Exploring Similarity: Triplets and How to Choose Them

June 15, 2022

Following our partner workshop in May, we started to re-assess our technical processes based on the feedback we received. Two take-away points from the workshop were:

  1. When measuring similarity of metadata records, we should focus only on the metadata fields that concern subject and theme. This lead us to exclude some fields from our Sentence Embedding workflow (read about it in our earlier blogpost here), in particular those related to style, collection, and artist.

  2. We should consider measuring similarity based exclusively on the curator-assigned subject tags, even if other free-text fields (specifically, title and description) exist. This lead us to experiment with an alternative machine learning technology referred to as Graph Embedding.

Another important outcome from our first experiments - which the workshop confirmed - was that the similarity scores we had computed did not work well when combining data from multiple museums.
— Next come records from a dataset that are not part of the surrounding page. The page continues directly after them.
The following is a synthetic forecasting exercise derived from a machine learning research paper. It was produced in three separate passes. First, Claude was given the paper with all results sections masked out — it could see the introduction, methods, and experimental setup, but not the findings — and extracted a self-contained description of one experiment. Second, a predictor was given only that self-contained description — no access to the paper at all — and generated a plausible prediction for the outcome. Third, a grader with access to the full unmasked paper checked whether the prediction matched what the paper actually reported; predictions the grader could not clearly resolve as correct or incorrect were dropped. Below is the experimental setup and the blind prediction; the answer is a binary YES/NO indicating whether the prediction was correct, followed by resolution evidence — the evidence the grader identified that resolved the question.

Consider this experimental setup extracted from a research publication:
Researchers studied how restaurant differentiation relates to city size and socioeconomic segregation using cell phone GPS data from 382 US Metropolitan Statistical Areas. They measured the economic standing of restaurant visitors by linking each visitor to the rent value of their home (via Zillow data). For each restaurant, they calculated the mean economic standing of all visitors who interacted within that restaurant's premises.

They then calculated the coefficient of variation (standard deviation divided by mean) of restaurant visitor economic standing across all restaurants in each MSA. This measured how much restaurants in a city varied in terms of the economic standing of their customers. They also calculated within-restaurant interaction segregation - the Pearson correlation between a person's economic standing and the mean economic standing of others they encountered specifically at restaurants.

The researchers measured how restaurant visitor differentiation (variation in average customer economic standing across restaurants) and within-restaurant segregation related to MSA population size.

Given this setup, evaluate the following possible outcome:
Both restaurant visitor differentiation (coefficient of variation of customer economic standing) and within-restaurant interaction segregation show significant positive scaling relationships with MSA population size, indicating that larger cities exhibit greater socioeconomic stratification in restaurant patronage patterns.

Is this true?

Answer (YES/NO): YES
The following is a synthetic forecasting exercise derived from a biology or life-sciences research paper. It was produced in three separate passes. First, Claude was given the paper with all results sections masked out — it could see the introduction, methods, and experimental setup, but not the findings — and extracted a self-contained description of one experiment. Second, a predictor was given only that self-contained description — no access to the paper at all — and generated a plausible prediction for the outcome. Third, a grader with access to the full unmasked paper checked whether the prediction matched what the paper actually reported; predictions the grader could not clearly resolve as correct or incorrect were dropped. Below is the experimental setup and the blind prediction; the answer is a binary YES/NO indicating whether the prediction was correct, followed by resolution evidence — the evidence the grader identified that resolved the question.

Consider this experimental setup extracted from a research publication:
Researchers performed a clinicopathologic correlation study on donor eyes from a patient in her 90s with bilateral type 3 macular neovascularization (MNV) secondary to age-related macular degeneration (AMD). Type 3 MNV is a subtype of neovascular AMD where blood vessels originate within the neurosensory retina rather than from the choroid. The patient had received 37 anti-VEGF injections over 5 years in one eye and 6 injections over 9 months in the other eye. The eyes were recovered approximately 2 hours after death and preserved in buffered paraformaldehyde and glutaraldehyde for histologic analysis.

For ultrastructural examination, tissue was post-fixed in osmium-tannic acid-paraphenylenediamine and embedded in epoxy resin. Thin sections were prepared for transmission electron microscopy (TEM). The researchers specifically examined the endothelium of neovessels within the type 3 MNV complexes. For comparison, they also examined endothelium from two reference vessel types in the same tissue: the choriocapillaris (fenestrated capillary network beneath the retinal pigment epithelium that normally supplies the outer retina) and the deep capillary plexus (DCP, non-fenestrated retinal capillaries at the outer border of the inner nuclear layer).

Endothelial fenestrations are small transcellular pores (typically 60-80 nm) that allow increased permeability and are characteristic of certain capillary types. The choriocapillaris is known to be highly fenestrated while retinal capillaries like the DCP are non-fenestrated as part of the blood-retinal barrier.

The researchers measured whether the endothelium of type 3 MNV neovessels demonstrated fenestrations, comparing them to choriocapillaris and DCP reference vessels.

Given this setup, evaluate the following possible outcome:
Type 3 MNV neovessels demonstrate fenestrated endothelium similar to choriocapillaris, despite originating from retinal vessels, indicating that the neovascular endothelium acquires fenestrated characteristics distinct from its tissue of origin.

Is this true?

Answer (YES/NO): NO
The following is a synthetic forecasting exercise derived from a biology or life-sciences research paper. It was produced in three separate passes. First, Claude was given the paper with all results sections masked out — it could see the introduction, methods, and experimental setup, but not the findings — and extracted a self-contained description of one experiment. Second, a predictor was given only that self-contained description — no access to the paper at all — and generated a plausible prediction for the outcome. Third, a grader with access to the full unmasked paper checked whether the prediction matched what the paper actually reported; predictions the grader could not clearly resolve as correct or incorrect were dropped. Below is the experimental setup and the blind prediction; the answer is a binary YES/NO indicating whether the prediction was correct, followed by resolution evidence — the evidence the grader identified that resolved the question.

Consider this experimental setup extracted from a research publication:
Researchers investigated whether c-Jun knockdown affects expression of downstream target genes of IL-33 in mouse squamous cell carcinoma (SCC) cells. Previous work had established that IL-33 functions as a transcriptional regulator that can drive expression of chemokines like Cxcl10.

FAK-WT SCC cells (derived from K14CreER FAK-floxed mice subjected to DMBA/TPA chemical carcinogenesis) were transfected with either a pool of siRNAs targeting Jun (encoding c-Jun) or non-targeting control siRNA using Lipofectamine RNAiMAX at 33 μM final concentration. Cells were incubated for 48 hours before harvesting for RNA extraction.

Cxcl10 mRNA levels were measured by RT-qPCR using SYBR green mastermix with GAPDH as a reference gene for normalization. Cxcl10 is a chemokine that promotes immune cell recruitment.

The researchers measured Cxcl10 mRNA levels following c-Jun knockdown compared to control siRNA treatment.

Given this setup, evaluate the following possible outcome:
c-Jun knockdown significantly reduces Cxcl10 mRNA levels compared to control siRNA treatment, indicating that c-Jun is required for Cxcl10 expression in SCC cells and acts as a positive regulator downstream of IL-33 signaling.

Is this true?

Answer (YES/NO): YES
As the image below illustrates, each museum’s records remain fairly separated from each other. This may be because vocabularies and curating practices differ too much; or, simply, because the collections are inherently too different in terms of their content.

3D scatterplot of metadata sentence embedding vectors for all museums combined
Sentence embeddings vectors for metadata from all museums combined: MAK (blue), Wien Museum (red), Belvedere (green).

This outcome doesn’t exactly make our lives easier - after all, connecting collections is one of LiviaAI’s three main goals. But it isn’t entirely unexpected either. In fact, we had expected that metadata alone would be insufficent to connect across collections. Which is why we proposed this project in the first place!

The goal of LiviaAI is to teach computers how to recognize similar images, rather than similar metadata. To do this, we need to provide examples: the AI needs to see (lots of!) pairs of images that are similar to each other, but also images that are different, so that it learns what similarity looks like, without depending on the metadata.


In AI terminology, a group of three images, where the first two are examples of similar images, and the third one is an example of a different image, is called a triplet. Good triplets will produce an AI model that can measure similarity in a useful way, allowing us to identify related images, no matter which collection they come from. To summarize our workflow:

  • First, we compile lots of triplets, i.e. examples of images that are similar, and images that are different in terms of theme and subject.
  • We feed the triplets into the AI, so it learns to “understand” what similarity looks like.

It is important to understand that the method we use to select our triplets is still based on the metadata: similar metadata means we’ll show it to the AI as an example of similar images; and because similar subject and themes are described in similar terms within one museum collection, this approach is sensible. But ultimately, the AI is supposed to learn the visual representation of similarity. And that, in turn, means it will have much less problems dealing with mixed content from different collections.

Comparing Approaches

So far, we’ve built triplets for two different museums (the Belvedere and the Wien Museum), and - as written above - using two different methods: Sentence Embeddings and Graph Embeddings. As a next step, we want to understand more about the real-world applicability of both approaches.

Each approach presents us with a quantitative measure of similarity that’s… technically… accurate: metadata records that include many identical terms, keywords and wording (perhaps with the odd synonym thrown in) will be reliably identified as similar. But the real world isn’t that simple, of course. Metadata isn’t always rich enough to provide enough material for the algorithm (or even humans!) to judge whether two images are similar enough in terms of subject and themes; and curation may not always be consistent, even within the same institution and collection.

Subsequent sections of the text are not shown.